The records shown below are to be repeated exactly and completely.

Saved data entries
[Start of Attachment]

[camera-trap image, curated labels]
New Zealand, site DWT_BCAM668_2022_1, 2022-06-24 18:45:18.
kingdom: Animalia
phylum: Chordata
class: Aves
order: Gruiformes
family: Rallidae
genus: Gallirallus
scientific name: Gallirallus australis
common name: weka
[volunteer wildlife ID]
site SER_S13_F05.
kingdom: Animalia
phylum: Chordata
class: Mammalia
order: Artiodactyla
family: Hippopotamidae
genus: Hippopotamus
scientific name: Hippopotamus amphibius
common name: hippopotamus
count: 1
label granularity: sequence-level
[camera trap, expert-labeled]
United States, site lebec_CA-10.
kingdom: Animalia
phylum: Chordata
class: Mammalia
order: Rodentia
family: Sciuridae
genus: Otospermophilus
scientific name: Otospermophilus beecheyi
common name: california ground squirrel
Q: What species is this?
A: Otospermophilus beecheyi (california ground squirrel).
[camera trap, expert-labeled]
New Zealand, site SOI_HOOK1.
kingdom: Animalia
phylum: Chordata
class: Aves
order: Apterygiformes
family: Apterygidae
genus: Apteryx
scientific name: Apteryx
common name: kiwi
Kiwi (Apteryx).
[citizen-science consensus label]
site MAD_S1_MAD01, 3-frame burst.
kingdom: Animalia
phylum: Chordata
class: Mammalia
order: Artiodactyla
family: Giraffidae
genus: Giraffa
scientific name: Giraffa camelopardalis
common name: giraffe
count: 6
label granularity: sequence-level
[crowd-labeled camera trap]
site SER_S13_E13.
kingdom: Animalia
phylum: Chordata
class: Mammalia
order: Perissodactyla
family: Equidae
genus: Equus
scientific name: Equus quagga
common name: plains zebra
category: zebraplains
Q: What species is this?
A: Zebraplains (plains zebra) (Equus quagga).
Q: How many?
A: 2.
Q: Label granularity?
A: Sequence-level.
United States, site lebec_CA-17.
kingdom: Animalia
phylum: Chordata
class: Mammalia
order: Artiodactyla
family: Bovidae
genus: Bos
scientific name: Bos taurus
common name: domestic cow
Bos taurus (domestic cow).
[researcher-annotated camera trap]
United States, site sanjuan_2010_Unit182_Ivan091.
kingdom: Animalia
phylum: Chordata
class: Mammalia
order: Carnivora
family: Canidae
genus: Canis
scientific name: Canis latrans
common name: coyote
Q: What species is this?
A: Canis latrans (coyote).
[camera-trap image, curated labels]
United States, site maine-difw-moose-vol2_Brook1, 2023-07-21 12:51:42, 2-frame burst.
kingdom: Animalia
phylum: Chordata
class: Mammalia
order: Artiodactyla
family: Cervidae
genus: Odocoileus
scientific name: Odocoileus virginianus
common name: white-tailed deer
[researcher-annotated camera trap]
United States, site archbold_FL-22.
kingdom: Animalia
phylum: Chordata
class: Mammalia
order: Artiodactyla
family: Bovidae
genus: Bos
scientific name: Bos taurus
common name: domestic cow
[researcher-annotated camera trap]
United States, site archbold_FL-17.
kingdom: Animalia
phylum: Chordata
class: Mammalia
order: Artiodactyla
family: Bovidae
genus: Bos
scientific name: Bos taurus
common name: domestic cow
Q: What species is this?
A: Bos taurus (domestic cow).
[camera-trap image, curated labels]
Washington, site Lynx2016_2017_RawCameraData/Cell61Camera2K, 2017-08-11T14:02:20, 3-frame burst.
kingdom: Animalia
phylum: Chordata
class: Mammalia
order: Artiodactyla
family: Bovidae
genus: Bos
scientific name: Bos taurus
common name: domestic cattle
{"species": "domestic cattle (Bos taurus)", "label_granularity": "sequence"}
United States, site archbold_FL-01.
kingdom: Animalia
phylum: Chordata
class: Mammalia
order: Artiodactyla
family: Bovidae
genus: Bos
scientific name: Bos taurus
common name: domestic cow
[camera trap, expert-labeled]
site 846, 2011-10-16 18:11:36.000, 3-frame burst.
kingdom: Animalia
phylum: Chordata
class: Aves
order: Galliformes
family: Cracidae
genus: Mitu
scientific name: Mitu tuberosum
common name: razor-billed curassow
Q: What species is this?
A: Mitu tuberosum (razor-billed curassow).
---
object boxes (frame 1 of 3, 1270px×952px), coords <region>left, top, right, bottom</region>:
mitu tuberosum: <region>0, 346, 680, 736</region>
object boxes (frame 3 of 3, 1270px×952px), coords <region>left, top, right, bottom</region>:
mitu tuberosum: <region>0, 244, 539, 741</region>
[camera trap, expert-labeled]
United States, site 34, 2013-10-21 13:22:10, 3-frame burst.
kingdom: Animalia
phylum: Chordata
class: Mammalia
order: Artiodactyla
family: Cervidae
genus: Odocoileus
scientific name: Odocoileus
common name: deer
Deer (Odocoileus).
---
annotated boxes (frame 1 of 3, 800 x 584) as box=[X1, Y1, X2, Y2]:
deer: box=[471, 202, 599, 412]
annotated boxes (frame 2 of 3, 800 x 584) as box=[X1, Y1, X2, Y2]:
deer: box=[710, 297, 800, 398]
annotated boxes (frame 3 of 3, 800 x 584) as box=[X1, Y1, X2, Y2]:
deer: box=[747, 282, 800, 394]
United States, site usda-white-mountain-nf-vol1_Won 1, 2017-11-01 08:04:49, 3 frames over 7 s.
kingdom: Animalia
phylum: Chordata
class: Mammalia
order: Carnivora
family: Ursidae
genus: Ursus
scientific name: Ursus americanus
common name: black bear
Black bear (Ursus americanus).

[End of Attachment]

§ PROBLEM SOLUTION:
[camera-trap image, curated labels]
New Zealand, site DWT_BCAM668_2022_1, 2022-06-24 18:45:18.
kingdom: Animalia
phylum: Chordata
class: Aves
order: Gruiformes
family: Rallidae
genus: Gallirallus
scientific name: Gallirallus australis
common name: weka
[volunteer wildlife ID]
site SER_S13_F05.
kingdom: Animalia
phylum: Chordata
class: Mammalia
order: Artiodactyla
family: Hippopotamidae
genus: Hippopotamus
scientific name: Hippopotamus amphibius
common name: hippopotamus
count: 1
label granularity: sequence-level
[camera trap, expert-labeled]
United States, site lebec_CA-10.
kingdom: Animalia
phylum: Chordata
class: Mammalia
order: Rodentia
family: Sciuridae
genus: Otospermophilus
scientific name: Otospermophilus beecheyi
common name: california ground squirrel
Q: What species is this?
A: Otospermophilus beecheyi (california ground squirrel).
[camera trap, expert-labeled]
New Zealand, site SOI_HOOK1.
kingdom: Animalia
phylum: Chordata
class: Aves
order: Apterygiformes
family: Apterygidae
genus: Apteryx
scientific name: Apteryx
common name: kiwi
Kiwi (Apteryx).
[citizen-science consensus label]
site MAD_S1_MAD01, 3-frame burst.
kingdom: Animalia
phylum: Chordata
class: Mammalia
order: Artiodactyla
family: Giraffidae
genus: Giraffa
scientific name: Giraffa camelopardalis
common name: giraffe
count: 6
label granularity: sequence-level
[crowd-labeled camera trap]
site SER_S13_E13.
kingdom: Animalia
phylum: Chordata
class: Mammalia
order: Perissodactyla
family: Equidae
genus: Equus
scientific name: Equus quagga
common name: plains zebra
category: zebraplains
Q: What species is this?
A: Zebraplains (plains zebra) (Equus quagga).
Q: How many?
A: 2.
Q: Label granularity?
A: Sequence-level.
United States, site lebec_CA-17.
kingdom: Animalia
phylum: Chordata
class: Mammalia
order: Artiodactyla
family: Bovidae
genus: Bos
scientific name: Bos taurus
common name: domestic cow
Bos taurus (domestic cow).
[researcher-annotated camera trap]
United States, site sanjuan_2010_Unit182_Ivan091.
kingdom: Animalia
phylum: Chordata
class: Mammalia
order: Carnivora
family: Canidae
genus: Canis
scientific name: Canis latrans
common name: coyote
Q: What species is this?
A: Canis latrans (coyote).
[camera-trap image, curated labels]
United States, site maine-difw-moose-vol2_Brook1, 2023-07-21 12:51:42, 2-frame burst.
kingdom: Animalia
phylum: Chordata
class: Mammalia
order: Artiodactyla
family: Cervidae
genus: Odocoileus
scientific name: Odocoileus virginianus
common name: white-tailed deer
[researcher-annotated camera trap]
United States, site archbold_FL-22.
kingdom: Animalia
phylum: Chordata
class: Mammalia
order: Artiodactyla
family: Bovidae
genus: Bos
scientific name: Bos taurus
common name: domestic cow
[researcher-annotated camera trap]
United States, site archbold_FL-17.
kingdom: Animalia
phylum: Chordata
class: Mammalia
order: Artiodactyla
family: Bovidae
genus: Bos
scientific name: Bos taurus
common name: domestic cow
Q: What species is this?
A: Bos taurus (domestic cow).
[camera-trap image, curated labels]
Washington, site Lynx2016_2017_RawCameraData/Cell61Camera2K, 2017-08-11T14:02:20, 3-frame burst.
kingdom: Animalia
phylum: Chordata
class: Mammalia
order: Artiodactyla
family: Bovidae
genus: Bos
scientific name: Bos taurus
common name: domestic cattle
{"species": "domestic cattle (Bos taurus)", "label_granularity": "sequence"}
United States, site archbold_FL-01.
kingdom: Animalia
phylum: Chordata
class: Mammalia
order: Artiodactyla
family: Bovidae
genus: Bos
scientific name: Bos taurus
common name: domestic cow
[camera trap, expert-labeled]
site 846, 2011-10-16 18:11:36.000, 3-frame burst.
kingdom: Animalia
phylum: Chordata
class: Aves
order: Galliformes
family: Cracidae
genus: Mitu
scientific name: Mitu tuberosum
common name: razor-billed curassow
Q: What species is this?
A: Mitu tuberosum (razor-billed curassow).
---
object boxes (frame 1 of 3, 1270px×952px), coords <region>left, top, right, bottom</region>:
mitu tuberosum: <region>0, 346, 680, 736</region>
object boxes (frame 3 of 3, 1270px×952px), coords <region>left, top, right, bottom</region>:
mitu tuberosum: <region>0, 244, 539, 741</region>
[camera trap, expert-labeled]
United States, site 34, 2013-10-21 13:22:10, 3-frame burst.
kingdom: Animalia
phylum: Chordata
class: Mammalia
order: Artiodactyla
family: Cervidae
genus: Odocoileus
scientific name: Odocoileus
common name: deer
Deer (Odocoileus).
---
annotated boxes (frame 1 of 3, 800 x 584) as box=[X1, Y1, X2, Y2]:
deer: box=[471, 202, 599, 412]
annotated boxes (frame 2 of 3, 800 x 584) as box=[X1, Y1, X2, Y2]:
deer: box=[710, 297, 800, 398]
annotated boxes (frame 3 of 3, 800 x 584) as box=[X1, Y1, X2, Y2]:
deer: box=[747, 282, 800, 394]
United States, site usda-white-mountain-nf-vol1_Won 1, 2017-11-01 08:04:49, 3 frames over 7 s.
kingdom: Animalia
phylum: Chordata
class: Mammalia
order: Carnivora
family: Ursidae
genus: Ursus
scientific name: Ursus americanus
common name: black bear
Black bear (Ursus americanus).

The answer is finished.